Philosophy and Goals

I believe that we live in a universe where small actions and choices can affect the whole: by treating the hand, I can change the balance of the lungs, or the lower back. By extension, I believe that by treating an individual person I am also contributing to the healing of the whole of life.

I am a small, cash-based healing arts practice, and thus I depend on income from my patients to meet my own obligations. Yet at the same time, I do not like the idea of turning away anyone in need. I have struggled to come up with ways to make my medicine available to all, regardless of their ability to pay (for more information, see the page on fees. These include sliding-scale arrangements, as well as special discounts.

I envision a time when I will not only have a traditional private practice, in which patients can be treated one or two at a time on an appointment basis, but also a less formal (see the Practice Introduction page for more detail), in which patients will be able to drop in for treatments at much lower cost, thus serving a broader range of the community.

Confidentiality and Privacy, and Patient Records

Confidentiality is a core part of my practice philosophy. Everything discussed, and everything recorded, as a result of establishing the doctor-patient relationship, becomes privileged.

My rationale with regard to confidentiality is this: I cannot know what information a particular patient might consider highly personal, and what they would consider unimportant banter. Therefore, I set the boundaries tightly, so as to protect any and all information that passes between us.

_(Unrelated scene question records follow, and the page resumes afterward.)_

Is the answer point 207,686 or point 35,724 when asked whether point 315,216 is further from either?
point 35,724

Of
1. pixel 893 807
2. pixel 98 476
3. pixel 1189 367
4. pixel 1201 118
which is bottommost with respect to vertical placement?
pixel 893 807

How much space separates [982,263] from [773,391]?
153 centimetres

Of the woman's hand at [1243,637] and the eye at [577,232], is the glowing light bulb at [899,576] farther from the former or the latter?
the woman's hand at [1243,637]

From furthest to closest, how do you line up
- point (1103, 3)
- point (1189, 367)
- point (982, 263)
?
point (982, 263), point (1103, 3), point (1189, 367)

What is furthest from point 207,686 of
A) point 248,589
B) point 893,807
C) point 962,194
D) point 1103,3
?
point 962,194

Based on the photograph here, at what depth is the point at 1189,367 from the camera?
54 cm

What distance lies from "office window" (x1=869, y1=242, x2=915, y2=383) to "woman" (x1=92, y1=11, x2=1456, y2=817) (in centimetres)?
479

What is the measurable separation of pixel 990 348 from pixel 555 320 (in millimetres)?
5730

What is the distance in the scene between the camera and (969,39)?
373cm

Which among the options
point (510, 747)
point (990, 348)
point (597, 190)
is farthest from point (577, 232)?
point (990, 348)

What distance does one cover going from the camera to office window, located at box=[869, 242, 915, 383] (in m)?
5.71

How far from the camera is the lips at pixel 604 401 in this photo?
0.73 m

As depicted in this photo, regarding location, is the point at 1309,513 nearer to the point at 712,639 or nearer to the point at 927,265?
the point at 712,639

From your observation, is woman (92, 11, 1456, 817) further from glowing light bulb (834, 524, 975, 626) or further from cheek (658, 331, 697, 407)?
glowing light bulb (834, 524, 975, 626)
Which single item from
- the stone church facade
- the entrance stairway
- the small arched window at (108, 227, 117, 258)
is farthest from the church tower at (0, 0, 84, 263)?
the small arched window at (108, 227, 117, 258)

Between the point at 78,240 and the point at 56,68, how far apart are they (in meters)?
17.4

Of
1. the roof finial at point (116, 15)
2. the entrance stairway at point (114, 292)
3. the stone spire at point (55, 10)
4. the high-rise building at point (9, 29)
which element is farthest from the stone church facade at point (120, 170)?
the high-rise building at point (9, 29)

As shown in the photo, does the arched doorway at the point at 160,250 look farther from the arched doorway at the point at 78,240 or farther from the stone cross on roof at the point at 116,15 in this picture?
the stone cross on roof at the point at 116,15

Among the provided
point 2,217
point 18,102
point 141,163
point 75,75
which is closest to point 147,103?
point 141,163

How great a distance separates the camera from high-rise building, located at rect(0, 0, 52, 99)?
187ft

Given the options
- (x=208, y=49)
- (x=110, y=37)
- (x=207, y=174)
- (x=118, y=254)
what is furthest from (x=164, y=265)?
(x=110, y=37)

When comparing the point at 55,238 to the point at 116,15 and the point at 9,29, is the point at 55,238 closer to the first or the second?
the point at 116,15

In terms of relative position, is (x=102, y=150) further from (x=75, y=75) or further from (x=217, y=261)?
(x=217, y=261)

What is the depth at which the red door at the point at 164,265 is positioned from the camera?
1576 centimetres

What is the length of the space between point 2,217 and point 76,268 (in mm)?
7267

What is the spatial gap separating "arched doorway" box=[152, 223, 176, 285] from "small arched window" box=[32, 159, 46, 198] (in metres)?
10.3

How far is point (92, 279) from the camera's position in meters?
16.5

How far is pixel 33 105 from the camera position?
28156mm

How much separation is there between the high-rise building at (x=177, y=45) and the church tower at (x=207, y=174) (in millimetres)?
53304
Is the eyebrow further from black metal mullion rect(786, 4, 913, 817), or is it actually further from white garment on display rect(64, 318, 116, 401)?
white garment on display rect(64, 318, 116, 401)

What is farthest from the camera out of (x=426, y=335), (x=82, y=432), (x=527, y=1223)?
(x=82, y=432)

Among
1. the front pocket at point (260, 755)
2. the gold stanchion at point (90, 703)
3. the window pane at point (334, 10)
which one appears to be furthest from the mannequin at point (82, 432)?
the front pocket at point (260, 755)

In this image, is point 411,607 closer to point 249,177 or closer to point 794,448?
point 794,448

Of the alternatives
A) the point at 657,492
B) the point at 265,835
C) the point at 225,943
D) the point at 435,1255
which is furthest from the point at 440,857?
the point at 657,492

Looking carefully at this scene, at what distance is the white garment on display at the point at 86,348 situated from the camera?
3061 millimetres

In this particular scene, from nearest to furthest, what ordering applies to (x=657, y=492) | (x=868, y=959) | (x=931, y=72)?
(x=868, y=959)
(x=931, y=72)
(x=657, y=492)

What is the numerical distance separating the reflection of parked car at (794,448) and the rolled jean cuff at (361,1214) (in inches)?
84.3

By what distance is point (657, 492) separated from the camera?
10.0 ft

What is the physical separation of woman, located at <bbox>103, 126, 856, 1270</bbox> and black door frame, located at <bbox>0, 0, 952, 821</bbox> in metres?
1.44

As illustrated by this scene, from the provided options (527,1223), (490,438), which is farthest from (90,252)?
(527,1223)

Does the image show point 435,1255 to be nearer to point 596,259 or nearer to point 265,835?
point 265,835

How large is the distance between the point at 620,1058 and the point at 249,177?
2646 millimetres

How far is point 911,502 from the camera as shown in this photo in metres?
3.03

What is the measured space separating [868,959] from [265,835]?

In keeping with this, I also consider it privileged information who my patients are. If you see me on the street, or at a restaurant, I will leave it to you to decide whether to greet me or not, lest you be required to answer in a way that you find uncomfortable the question from a companion, ‘how do you know him?’ If you greet me, on the other hand, I will definitely respond but I won’t initiate the conversation, and I won't take offense if you don't. Generally, this causes little difficulty, but it is only fair to let patients know ahead of time that this is my habit. 

Parents of minor children have the right to information concerning the diagnosis and treatment of that child, but in the unlikely event that a child asks me to keep a confidence, I will do so, where ethically possible.

Patient records are equally confidential, if not more so. No one except myself and the patient to whom the record pertains (the exception being the parent of a minor patient as described above) are permitted access to them, except by written permission of the patient, or his or her legal guadian. Copies of patient records (or a summary document) are available to the patient, and to whomever the patient designates in a signed release form, at a nominal cost. All medical records are released in the form of a printed paper copy, rather than electronically.